### DOCUMENT SECTION
Adobe Partners with NVIDIA to Harness the Power of PDF Intelligence with Next-Gen LLMs
Image credit: Adobe Stock/ aamir.
Today, we announced an expansion of our longstanding partnership with NVIDIA to explore new ways for enterprises to harness the business intelligence stored in the world’s more than 3 trillion portable document format (PDF) documents. Together, we’re combining the power of Adobe’s PDF services with NVIDIA technologies to advance what’s possible with large language models (LLMs) and PDFs on three fronts: we will draw on Adobe’s PDF technology and expertise to support NVIDIA in training and tuning next-generation LLMs — help companies apply generative AI to the data stored in PDFs utilizing NVIDIA NIM and NVIDIA NeMo microservices and Adobe PDF services — and develop open datasets to promote LLM research and development.
Our recent introduction of AI Assistant in Acrobat leveraged the intelligence in PDFs to accelerate individual productivity, and now we’re looking to scale that value to the enterprise. NVIDIA’s innovation with LLMs and retrieval augmented generation (RAG), combined with Adobe PDF extract technologies, represents a step toward a new era of document intelligence.
“PDF documents store immense volumes of valuable information that can be used to customize the intelligence of every enterprise’s generative AI applications,” said Manuvir Das, vice president of Enterprise Computing at NVIDIA. “This new chapter of NVIDIA and Adobe’s partnership will help businesses tap into the value of their PDF data using NVIDIA microservices to make their generative AI agents and copilots powerful productivity tools.”
Training and tuning next-gen LLMs
Adobe and NVIDIA are working together to train new NVIDIA LLMs. Pairing NVIDIA AI foundry services with NVIDIA AI Enterprise software and leveraging Adobe’s PDF Extract services, we are building datasets to train and tune next-generation NVIDIA AI foundation models, including NVIDIANemotronLLMs. These models and open-source and commercial LLMs run on NVIDIA NIM inference microservices in the NVIDIA AI Enterprise software suite.
PDF documents house some of the world’s most valuable information. However, transforming the data into usable intelligence is usually difficult or impossible because the data is unstructured. As the inventor and innovator of PDF, Adobe is the global authority on PDF structure and content. Our PDF Extract services deliver highly accurate data extraction across various document types — native and scanned PDFs — without any customization or setup. This technology leverages the same artificial intelligence and machine learning models behind the award-winning Acrobat Liquid Mode to transform unstructured data in PDFs into rich, structured data for efficient analysis.
Scaling generative AI to global enterprises
We are also looking at new ways to scale high-performance generative AI capabilities to global enterprises. Retrieval augmented generation (RAG) capabilities can scale the usefulness of LLMs for enterprises by combining generated responses with proprietary data and external knowledge bases to provide more up-to-date and reliable answers.

### PROBLEM DETAILS
Please reproduce the passage of the partnership announcement that opens with the words "Adobe Partners with" and closes with "research and development.".

### RECORDS
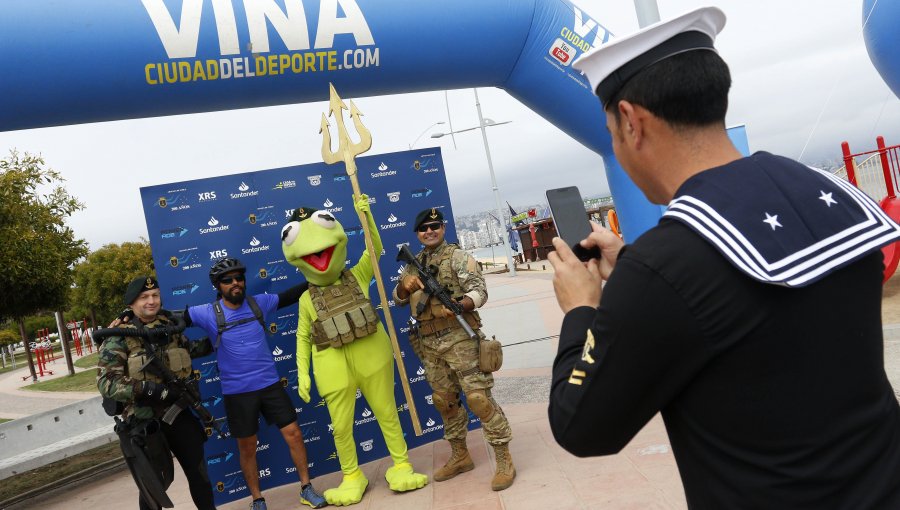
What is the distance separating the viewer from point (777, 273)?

---

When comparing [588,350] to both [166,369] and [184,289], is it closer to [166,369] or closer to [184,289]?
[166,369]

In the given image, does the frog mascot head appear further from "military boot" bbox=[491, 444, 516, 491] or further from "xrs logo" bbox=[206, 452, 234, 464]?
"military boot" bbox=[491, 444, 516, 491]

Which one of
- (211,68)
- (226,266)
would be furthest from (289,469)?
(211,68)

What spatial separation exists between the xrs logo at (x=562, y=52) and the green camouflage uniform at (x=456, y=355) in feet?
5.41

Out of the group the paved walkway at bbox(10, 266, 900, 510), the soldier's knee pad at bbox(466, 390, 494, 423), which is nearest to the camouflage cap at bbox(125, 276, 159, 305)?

* * *

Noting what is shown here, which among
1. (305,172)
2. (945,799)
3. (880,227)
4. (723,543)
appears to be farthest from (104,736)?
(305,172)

### OUTPUT OF THE EXERCISE
Adobe Partners with NVIDIA to Harness the Power of PDF Intelligence with Next-Gen LLMs
Image credit: Adobe Stock/ aamir.
Today, we announced an expansion of our longstanding partnership with NVIDIA to explore new ways for enterprises to harness the business intelligence stored in the world’s more than 3 trillion portable document format (PDF) documents. Together, we’re combining the power of Adobe’s PDF services with NVIDIA technologies to advance what’s possible with large language models (LLMs) and PDFs on three fronts: we will draw on Adobe’s PDF technology and expertise to support NVIDIA in training and tuning next-generation LLMs — help companies apply generative AI to the data stored in PDFs utilizing NVIDIA NIM and NVIDIA NeMo microservices and Adobe PDF services — and develop open datasets to promote LLM research and development.